Electrification is Ford's biggest priority right now.
Ford's electric revolution is about to begin. The first Mustang Mach-E models are on the verge of being delivered to US clients, an electric Ford Transit is in the works, and the American brand's new CEO, Jim Farley, has already confirmed that he envisions Ford's future EVs being affordable to the masses. We also know that an all-electric Ford F-150 is on the way to do battle with the Tesla Cybertruck and recently-unveiled GMC Hummer Pickup. But a new report gives us an inkling as to what to expect from the next Ford EV in the pipeline. This is according to a report from Ford Authority, which claims a new vehicle to be produced at Ford's Cuautitlan, Mexico plant, which also produces the Mach-E, will be based on the Mach-E's platform.
This should come as no real surprise, as modular architecture has become all the rage in the last couple of decades, enabling manufacturers to reduce development costs for multiple vehicles. This is particularly important if Ford is to achieve Farley's goal of selling a full range of EVs between $20,000 and $70,000. Electric vehicle architecture is even easier to share than traditional vehicle platforms as all the powertrain components are essentially housed in a proverbial skateboard which can underpin a body of any design. The proportions can also be fairly fluid due to the packaging systems and the fact that a body can be made larger than the base platform without much trouble. As for what the vehicle might be, we can only speculate.

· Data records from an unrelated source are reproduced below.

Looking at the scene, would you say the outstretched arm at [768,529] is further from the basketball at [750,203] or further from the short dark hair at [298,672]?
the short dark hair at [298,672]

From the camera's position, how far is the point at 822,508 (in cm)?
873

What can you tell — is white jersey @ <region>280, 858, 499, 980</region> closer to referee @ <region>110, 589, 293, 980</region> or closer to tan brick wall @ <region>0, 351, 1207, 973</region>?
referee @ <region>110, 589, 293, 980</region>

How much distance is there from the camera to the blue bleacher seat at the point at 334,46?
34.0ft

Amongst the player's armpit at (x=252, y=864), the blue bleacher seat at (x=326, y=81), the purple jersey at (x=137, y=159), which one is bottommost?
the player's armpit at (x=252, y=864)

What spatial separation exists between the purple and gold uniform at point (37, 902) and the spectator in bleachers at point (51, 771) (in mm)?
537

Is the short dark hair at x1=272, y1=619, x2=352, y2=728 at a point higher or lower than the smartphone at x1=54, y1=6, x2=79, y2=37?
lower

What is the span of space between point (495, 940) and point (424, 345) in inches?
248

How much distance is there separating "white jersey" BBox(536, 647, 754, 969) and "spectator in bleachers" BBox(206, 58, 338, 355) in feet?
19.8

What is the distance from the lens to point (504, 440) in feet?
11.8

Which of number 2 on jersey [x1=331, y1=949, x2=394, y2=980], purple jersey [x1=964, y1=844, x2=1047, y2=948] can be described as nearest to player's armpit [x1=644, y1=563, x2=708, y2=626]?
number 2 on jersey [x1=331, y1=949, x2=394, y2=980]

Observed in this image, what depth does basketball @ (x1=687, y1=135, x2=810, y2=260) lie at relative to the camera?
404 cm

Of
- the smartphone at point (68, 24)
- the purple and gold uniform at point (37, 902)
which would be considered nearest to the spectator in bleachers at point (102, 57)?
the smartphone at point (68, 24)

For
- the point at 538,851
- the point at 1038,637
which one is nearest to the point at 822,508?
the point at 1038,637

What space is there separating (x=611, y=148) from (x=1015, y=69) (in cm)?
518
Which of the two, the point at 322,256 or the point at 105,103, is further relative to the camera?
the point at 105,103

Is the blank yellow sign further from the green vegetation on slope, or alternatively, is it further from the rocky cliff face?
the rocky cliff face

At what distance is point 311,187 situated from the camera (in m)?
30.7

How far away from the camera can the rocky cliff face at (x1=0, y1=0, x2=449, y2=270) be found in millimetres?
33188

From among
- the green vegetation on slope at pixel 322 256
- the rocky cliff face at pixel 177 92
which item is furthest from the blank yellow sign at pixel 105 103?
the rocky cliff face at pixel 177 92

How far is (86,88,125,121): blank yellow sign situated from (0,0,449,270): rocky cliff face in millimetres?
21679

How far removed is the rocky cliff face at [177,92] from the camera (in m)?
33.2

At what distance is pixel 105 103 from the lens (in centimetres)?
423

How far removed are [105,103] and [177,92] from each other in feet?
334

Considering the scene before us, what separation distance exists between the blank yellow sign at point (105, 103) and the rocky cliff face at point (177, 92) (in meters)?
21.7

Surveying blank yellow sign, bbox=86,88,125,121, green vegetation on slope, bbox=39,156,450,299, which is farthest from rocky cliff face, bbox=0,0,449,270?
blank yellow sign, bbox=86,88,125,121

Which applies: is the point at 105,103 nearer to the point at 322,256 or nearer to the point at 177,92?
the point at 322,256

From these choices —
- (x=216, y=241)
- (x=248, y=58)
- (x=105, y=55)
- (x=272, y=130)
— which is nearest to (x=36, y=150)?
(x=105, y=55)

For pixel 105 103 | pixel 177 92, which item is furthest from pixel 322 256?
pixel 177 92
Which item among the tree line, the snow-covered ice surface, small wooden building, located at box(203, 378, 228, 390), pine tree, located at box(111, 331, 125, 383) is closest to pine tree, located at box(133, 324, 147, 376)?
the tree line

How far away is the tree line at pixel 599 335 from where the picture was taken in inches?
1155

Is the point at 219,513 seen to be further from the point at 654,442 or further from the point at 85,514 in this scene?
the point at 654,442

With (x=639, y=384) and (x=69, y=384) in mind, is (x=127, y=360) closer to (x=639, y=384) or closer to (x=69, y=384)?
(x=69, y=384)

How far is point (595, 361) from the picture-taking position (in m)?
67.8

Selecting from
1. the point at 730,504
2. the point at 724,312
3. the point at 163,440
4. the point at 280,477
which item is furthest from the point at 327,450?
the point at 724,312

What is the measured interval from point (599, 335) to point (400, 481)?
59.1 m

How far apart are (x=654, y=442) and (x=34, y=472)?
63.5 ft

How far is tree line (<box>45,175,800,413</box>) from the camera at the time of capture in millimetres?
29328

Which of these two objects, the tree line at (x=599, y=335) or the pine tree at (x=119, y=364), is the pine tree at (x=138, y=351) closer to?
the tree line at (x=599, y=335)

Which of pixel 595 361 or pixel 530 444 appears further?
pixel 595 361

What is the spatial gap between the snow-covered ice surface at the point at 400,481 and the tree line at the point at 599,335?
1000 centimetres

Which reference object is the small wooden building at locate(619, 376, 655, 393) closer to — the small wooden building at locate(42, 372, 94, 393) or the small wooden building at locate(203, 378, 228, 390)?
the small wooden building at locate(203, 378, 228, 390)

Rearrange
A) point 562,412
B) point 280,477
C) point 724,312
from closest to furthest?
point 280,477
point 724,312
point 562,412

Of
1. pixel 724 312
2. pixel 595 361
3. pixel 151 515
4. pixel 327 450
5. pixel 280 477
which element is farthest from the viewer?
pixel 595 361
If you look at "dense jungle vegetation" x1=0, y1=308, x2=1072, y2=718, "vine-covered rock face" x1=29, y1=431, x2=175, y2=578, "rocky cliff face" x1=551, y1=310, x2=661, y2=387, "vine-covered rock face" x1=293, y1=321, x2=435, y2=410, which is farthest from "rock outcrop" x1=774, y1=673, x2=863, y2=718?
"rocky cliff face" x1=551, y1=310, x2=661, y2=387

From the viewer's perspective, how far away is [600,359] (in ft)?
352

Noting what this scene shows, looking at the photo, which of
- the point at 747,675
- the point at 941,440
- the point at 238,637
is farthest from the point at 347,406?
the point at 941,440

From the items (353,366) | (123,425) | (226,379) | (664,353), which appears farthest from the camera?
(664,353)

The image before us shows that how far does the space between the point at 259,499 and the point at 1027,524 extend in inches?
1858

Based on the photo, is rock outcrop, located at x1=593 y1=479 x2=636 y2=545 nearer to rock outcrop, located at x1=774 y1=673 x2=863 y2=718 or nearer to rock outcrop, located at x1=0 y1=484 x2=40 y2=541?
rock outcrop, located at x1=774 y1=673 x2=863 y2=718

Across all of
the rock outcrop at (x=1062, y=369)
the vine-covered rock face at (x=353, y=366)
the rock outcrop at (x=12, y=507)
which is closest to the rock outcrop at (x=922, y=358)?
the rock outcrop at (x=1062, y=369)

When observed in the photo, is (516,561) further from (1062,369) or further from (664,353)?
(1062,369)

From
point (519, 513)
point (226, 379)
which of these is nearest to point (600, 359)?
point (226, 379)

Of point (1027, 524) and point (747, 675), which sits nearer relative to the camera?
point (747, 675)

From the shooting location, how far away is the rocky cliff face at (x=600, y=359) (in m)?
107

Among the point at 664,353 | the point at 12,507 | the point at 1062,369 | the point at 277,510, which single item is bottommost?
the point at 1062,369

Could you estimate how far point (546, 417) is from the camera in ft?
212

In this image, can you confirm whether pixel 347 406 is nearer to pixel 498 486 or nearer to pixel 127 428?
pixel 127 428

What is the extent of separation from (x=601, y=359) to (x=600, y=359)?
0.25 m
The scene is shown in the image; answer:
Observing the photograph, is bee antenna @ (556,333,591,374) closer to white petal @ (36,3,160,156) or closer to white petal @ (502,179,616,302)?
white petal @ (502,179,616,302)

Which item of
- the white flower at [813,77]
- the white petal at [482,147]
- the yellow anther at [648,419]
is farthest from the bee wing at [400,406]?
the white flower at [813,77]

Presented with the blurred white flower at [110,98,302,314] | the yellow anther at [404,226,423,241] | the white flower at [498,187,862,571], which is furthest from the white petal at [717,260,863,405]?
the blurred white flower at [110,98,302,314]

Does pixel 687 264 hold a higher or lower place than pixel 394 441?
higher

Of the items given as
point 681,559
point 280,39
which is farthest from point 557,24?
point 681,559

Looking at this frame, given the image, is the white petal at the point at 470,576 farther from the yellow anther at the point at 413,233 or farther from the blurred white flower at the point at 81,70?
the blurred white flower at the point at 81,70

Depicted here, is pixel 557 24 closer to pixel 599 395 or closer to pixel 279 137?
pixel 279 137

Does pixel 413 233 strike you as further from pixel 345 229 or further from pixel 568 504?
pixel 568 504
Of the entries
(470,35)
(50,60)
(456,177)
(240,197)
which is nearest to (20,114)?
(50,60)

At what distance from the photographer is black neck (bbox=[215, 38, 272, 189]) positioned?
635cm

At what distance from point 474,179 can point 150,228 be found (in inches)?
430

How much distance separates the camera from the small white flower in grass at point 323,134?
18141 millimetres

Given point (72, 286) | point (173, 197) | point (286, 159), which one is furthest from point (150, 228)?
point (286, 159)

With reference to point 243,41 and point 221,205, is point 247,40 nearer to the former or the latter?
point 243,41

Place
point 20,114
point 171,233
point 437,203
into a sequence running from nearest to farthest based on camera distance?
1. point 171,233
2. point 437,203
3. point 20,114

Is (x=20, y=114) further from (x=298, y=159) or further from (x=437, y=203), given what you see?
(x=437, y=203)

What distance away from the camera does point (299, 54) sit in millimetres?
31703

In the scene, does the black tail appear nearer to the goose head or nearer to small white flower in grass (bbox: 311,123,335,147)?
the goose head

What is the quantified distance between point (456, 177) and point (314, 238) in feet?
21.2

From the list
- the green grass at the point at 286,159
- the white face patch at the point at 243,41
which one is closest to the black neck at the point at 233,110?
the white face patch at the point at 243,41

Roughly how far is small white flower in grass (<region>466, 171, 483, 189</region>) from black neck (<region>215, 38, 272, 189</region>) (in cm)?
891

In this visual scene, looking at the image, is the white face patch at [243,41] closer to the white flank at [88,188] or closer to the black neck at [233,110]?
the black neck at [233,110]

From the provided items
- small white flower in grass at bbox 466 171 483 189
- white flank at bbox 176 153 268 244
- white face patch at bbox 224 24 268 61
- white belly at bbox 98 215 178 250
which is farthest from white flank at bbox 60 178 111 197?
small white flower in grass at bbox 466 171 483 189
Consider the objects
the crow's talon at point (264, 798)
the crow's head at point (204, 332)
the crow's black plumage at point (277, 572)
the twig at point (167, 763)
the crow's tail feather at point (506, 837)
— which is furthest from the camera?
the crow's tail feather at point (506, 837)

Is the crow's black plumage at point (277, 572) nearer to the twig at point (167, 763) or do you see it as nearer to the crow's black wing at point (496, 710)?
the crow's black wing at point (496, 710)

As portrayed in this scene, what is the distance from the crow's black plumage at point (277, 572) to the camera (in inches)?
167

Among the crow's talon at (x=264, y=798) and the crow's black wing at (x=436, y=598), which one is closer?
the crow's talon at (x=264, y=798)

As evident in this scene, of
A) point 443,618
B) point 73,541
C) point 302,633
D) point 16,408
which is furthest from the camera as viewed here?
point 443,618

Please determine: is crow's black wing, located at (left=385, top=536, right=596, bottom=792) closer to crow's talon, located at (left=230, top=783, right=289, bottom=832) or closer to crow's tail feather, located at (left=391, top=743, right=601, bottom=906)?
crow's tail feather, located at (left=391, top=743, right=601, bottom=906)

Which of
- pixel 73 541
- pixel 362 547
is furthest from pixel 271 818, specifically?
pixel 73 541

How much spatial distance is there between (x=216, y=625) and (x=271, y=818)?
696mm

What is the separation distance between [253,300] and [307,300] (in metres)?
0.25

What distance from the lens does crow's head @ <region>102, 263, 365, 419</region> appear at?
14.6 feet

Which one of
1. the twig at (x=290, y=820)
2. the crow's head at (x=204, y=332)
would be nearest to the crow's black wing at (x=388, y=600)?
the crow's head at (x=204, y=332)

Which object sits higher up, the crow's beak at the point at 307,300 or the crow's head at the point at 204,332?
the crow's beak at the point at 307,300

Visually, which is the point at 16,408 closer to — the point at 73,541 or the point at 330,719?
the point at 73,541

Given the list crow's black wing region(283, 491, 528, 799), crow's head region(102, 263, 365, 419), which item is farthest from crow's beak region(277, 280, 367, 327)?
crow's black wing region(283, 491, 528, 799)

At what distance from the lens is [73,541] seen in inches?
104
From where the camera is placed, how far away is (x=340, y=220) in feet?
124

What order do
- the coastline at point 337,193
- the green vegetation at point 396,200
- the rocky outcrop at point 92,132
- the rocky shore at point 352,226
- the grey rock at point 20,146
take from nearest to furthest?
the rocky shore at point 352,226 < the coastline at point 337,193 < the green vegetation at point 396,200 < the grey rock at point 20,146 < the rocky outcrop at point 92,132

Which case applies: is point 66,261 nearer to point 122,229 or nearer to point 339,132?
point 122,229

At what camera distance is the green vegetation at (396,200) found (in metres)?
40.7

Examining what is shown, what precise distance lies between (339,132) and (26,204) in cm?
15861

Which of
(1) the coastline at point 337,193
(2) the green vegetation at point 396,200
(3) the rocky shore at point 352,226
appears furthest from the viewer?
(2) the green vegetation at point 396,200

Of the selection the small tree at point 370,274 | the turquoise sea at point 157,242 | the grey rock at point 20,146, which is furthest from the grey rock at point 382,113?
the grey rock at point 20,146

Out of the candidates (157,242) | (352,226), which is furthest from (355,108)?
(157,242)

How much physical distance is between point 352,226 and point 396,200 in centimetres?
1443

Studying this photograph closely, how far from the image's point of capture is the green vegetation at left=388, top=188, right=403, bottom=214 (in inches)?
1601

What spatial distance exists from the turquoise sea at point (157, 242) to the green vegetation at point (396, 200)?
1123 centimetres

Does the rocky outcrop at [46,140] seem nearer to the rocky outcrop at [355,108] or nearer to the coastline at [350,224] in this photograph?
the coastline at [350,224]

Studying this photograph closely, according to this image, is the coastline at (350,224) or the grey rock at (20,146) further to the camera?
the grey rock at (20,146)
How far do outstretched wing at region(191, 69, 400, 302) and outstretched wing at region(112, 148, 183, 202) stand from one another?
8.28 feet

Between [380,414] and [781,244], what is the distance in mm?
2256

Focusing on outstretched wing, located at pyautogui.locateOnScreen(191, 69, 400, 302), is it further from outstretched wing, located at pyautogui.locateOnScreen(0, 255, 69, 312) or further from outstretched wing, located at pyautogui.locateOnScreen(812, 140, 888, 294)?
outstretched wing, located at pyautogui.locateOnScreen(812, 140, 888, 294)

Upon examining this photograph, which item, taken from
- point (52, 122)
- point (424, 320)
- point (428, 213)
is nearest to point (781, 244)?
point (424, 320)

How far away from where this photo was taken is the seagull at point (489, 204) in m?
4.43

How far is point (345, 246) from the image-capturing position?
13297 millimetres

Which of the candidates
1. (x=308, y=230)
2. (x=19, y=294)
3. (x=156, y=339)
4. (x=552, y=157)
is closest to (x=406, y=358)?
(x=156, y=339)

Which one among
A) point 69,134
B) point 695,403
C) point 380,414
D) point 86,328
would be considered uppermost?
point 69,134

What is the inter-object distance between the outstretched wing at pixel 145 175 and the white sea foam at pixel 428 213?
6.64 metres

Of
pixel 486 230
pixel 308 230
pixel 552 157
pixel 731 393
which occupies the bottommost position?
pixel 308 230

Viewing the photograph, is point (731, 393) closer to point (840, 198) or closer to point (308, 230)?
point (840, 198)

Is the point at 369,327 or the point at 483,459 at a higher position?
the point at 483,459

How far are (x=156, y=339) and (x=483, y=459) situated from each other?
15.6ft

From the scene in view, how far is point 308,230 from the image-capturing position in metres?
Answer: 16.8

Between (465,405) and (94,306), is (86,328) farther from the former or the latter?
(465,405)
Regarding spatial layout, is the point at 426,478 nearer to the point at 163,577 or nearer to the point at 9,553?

In the build-up to this new vehicle, however, Ford will be ramping up employment due to demand for its slew of EVs. The company is investing in a number of production facilities, including $1.35 billion in the Oakville Assembly Plant in Ontario from 2024, where the next-generation of BEVs will be built. Hau Thai-Tang, chief product platform and operations officer for Ford stated that the brand is "investing heavily in our vehicle programs as well as building out our manufacturing capabilities. This will allow us to scale quickly as customer interest in these new products grows."
A further $150 million will be invested in the Van Dyke Transmission Plant in Southeast Michigan, which will build e-motors and e-transaxles from 2021.